With a few more days of separation from my recent DMR Books blog post, I realize I missed an opportunity to plug this wonderful essay by the late, great Steve Tompkins: An Early, Albeit Pagan, Christmas in the Old North.
Steve's essay is worth reading for many reasons, but I think it sums up well a point I wish I had made better: Old Norse literature has not been mined to death, but rather its surface elements have been too frequently skimmed by subsequent authors. If you want to tap into a rich lode, mine the old, original material. But be wary of the wonders and terrors you will find, or the way they might stir some ancient, ancestral memory.

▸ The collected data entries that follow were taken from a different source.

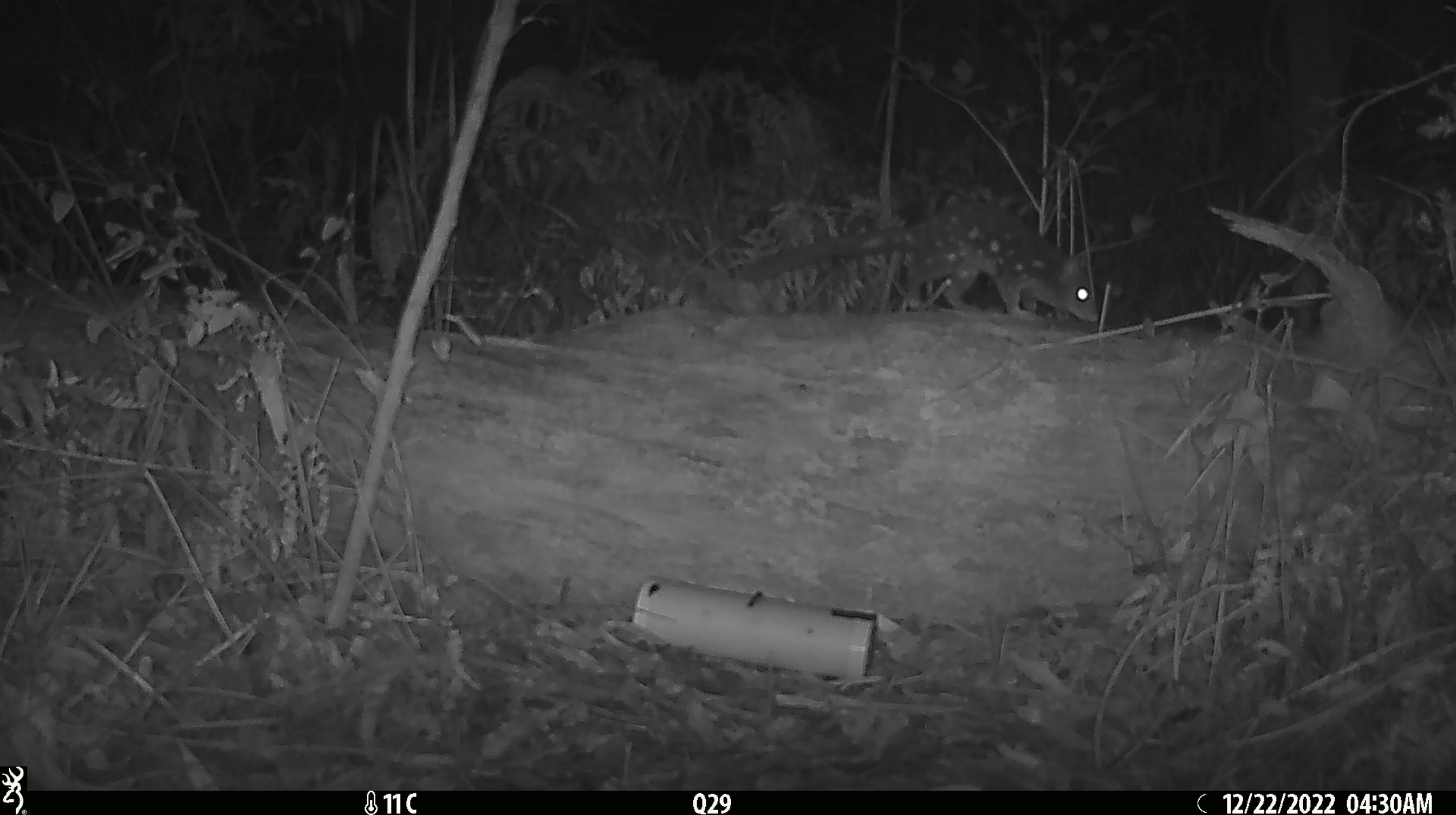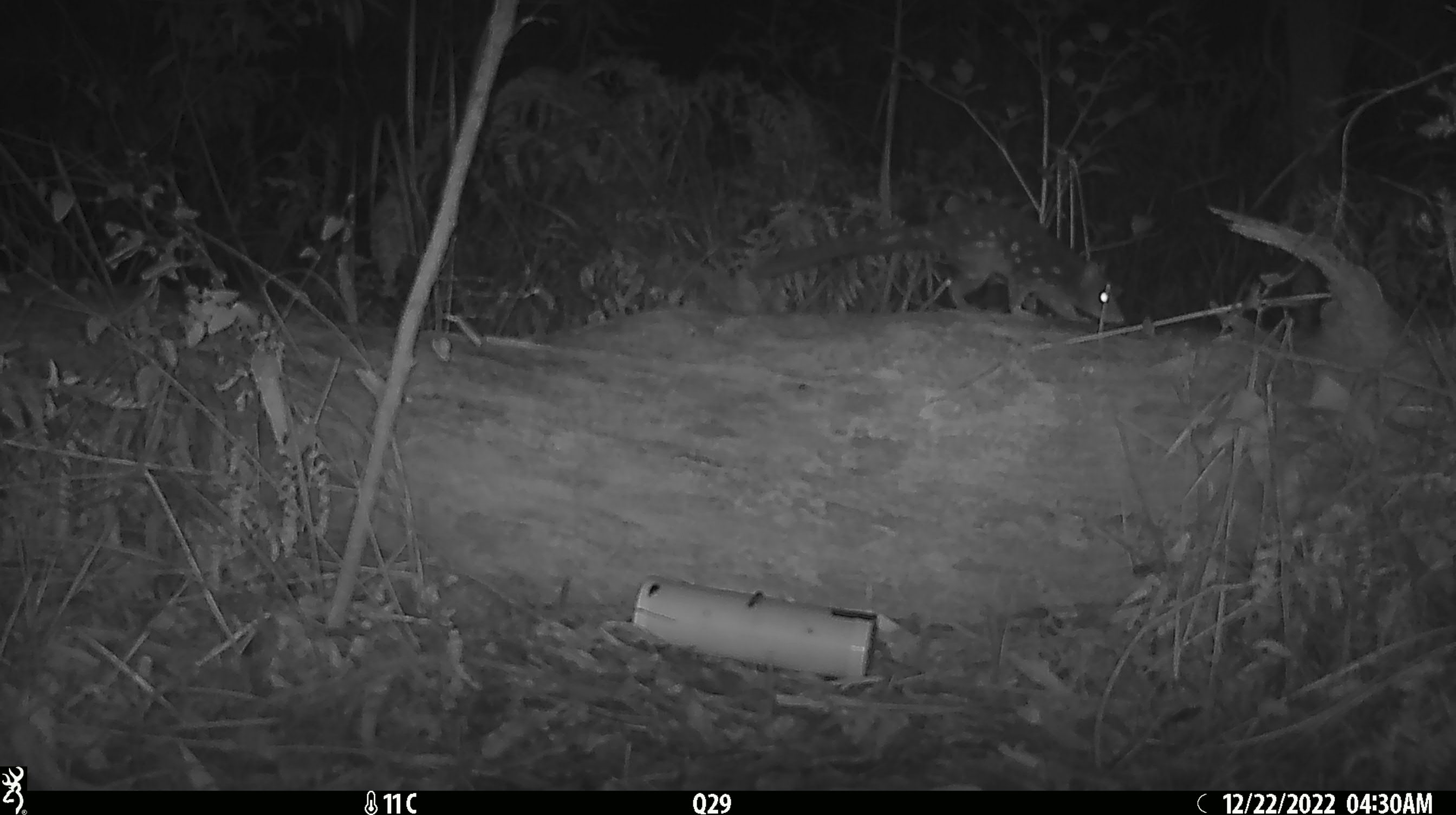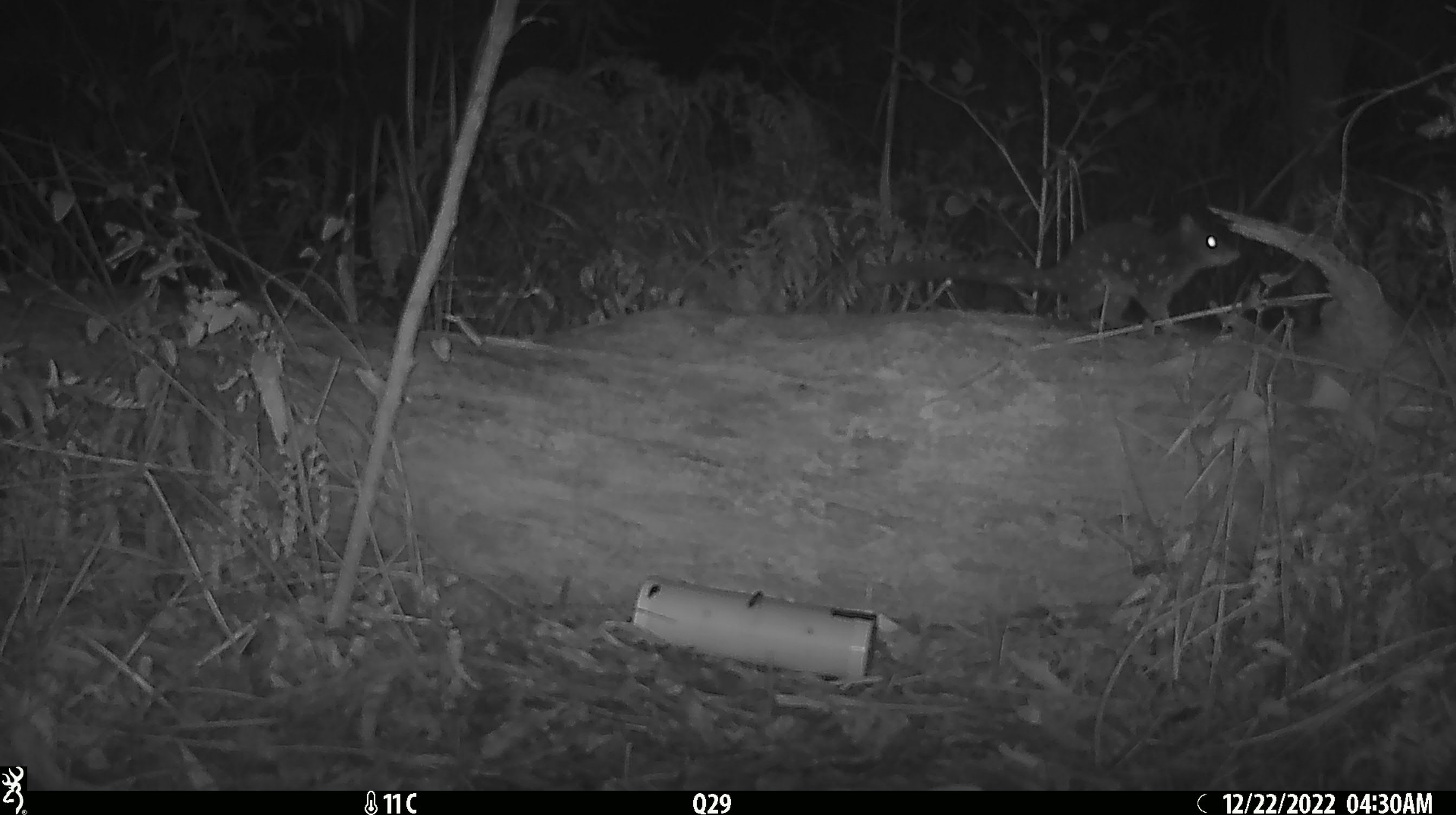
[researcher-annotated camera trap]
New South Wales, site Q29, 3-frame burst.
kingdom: Animalia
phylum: Chordata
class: Mammalia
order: Dasyuromorphia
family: Dasyuridae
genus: Dasyurus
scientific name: Dasyurus maculatus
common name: spotted-tailed quoll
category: quoll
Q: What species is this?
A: Quoll (spotted-tailed quoll) (Dasyurus maculatus).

I don't think it's a coincidence that the likes of Tolkien, Howard, Poul Anderson, Moorcock, and Leiber read the Sagas and the stories of the Elder Edda and Prose Edda and drew inspiration directly from them, rather than second and third-hand re-imaginings.
Quoting Steve's piece:
Despite his occasional fallibility with regard to Robert E. Howard, and his near-lifelong wrongheadedness about J. R. R. Tolkien, Michael Moorcock is an extremely perceptive writer, and I don’t believe he’s ever said anything more insightful than this:
To this day I advise people who want to write fantastic fiction for a living to stop reading generic fantasy and to go back to the roots of the genre as deeply as possible, the way anyone might who takes his craft seriously. One avoids becoming a Tolkien clone precisely by returning to the same roots that inspired The Lord of the Rings.
I know thoughtful people who are convinced that “the Northern thing” has been done to death in popular culture. With the best of intentions they urge the fantasy genre, on the page and on the screen, to turn to other climes and other cultures, retiring a stripmined, ransacked iconography wherein the very aurora borealis might now seem as tawdry and insincere as a neon come-on. Christopher Tolkien’s presentation of The Saga of King Heidrek the Wise is not only a fascinating foreshadowing of The History of Middle-earth but a reminder that no matter how many meretricious and mercenary versions of the Ancient North’s mythology have been in our face, for many of us those gods and heroes and dooms, to the extent that the original texts preserve them, are also in our blood.